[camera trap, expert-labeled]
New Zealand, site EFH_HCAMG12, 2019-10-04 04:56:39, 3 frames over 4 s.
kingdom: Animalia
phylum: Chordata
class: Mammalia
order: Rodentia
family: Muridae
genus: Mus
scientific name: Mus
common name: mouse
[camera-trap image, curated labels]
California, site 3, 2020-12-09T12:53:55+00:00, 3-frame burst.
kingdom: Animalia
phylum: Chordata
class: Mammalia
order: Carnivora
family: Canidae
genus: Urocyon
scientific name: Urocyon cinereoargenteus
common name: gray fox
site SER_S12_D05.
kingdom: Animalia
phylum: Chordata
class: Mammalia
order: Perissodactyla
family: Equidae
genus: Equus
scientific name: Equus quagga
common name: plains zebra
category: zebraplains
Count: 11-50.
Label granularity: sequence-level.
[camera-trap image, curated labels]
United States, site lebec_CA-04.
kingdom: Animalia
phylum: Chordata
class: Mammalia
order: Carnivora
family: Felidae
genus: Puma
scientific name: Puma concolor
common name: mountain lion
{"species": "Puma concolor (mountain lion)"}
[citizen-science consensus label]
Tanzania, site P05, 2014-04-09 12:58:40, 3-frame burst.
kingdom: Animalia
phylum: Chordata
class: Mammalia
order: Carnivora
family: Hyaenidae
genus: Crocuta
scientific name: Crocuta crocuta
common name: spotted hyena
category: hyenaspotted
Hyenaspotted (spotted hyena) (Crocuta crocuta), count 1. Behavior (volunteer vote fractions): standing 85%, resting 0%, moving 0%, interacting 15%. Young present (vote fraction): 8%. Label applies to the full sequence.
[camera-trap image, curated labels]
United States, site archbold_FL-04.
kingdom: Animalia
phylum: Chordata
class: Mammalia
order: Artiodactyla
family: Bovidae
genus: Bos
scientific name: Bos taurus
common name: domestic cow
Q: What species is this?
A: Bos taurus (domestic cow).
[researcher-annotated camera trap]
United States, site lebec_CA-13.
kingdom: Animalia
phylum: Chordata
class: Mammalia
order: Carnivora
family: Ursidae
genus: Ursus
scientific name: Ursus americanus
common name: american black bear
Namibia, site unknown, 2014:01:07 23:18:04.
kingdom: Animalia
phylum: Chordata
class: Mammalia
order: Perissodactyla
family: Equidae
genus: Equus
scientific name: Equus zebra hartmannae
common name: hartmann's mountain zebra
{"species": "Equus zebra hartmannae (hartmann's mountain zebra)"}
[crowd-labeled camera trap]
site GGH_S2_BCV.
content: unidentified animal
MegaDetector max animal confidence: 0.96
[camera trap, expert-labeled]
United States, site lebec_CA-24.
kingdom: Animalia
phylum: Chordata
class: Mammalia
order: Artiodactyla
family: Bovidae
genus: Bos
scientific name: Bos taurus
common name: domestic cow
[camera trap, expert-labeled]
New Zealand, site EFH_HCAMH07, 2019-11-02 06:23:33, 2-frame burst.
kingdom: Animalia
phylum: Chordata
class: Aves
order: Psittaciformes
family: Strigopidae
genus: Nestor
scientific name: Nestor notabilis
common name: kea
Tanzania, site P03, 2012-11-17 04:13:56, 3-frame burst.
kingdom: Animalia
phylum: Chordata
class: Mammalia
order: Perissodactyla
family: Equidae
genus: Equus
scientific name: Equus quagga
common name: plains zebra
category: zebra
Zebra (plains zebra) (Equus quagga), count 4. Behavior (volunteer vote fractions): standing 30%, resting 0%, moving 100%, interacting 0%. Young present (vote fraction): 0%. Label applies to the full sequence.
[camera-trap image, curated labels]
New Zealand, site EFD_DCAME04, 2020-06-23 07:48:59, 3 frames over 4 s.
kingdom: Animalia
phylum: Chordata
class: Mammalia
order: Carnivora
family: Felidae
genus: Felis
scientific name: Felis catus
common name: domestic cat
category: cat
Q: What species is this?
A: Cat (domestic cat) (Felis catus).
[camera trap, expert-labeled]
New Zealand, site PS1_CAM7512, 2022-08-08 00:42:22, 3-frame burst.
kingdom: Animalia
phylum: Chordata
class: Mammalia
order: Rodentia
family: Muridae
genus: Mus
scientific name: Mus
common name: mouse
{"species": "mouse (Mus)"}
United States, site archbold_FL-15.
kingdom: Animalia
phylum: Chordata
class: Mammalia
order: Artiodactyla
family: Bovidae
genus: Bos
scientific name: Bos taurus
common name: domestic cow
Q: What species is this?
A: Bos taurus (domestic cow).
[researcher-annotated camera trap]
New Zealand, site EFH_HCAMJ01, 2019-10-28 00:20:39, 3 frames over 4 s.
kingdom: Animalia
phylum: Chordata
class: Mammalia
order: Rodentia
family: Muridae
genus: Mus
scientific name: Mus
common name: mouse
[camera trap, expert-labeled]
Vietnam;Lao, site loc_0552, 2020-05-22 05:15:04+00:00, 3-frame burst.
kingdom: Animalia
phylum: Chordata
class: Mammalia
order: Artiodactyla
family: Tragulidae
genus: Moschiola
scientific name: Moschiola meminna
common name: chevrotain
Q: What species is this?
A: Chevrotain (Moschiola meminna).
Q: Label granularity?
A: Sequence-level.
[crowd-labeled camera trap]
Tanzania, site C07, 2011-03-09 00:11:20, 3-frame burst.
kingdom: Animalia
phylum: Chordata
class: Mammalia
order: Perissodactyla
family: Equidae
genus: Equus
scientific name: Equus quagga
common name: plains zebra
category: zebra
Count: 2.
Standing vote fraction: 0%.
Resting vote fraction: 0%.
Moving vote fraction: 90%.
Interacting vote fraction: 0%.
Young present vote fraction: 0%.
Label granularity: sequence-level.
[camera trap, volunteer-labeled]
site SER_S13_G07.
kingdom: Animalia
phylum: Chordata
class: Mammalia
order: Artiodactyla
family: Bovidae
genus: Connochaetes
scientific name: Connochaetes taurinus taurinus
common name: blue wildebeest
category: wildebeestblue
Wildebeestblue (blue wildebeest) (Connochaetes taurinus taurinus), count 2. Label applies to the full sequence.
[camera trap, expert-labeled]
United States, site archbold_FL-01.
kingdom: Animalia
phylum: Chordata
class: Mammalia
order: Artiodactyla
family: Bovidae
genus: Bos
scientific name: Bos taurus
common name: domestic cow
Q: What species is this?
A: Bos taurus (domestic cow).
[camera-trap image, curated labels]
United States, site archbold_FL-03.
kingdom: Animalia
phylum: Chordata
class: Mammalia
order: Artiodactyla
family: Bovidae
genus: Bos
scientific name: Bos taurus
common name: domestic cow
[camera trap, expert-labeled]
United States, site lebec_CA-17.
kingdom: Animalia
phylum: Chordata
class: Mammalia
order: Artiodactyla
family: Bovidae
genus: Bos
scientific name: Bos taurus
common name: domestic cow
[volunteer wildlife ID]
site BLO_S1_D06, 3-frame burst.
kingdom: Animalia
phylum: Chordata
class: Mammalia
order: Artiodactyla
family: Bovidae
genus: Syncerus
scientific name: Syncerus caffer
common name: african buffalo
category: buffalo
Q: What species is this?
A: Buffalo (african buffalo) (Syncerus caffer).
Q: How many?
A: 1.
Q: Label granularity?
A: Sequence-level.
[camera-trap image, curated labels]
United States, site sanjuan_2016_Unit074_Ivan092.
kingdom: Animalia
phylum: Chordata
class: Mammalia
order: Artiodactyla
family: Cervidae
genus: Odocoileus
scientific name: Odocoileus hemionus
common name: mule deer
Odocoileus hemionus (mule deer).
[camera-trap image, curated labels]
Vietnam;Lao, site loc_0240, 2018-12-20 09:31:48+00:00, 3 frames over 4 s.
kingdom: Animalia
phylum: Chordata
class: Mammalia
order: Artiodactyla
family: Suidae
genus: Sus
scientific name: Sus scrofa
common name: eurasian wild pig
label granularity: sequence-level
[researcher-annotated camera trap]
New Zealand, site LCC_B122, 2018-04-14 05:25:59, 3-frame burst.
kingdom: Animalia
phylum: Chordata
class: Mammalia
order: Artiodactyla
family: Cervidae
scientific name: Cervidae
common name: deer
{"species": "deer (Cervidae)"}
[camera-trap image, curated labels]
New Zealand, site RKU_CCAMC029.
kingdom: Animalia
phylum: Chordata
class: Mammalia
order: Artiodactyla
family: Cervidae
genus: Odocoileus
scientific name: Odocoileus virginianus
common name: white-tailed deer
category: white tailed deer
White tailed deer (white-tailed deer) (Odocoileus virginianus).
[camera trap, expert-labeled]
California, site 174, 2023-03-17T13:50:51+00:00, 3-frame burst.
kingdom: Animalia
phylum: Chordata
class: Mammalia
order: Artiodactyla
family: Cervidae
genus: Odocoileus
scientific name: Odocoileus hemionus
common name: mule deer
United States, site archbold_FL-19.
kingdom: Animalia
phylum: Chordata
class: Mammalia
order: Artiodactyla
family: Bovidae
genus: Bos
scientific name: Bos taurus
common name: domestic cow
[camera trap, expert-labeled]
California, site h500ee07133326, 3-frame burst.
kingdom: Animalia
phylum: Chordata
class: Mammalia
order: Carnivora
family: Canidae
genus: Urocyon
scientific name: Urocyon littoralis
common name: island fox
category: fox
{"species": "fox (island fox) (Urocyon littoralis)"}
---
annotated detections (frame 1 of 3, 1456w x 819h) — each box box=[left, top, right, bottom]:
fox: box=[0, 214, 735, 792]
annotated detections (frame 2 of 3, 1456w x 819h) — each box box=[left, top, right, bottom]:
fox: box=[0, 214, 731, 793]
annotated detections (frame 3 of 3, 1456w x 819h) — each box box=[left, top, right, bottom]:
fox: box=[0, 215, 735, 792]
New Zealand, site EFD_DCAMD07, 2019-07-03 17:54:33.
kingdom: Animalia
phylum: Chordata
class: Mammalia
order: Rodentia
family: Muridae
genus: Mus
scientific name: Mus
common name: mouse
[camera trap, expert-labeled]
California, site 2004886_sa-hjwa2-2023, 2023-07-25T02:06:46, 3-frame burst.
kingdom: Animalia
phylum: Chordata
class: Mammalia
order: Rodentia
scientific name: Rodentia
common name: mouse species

# ASSIGNMENT:
Going through the records above, state how many lines carry "California", with no other text.

# TASK SOLUTION:
4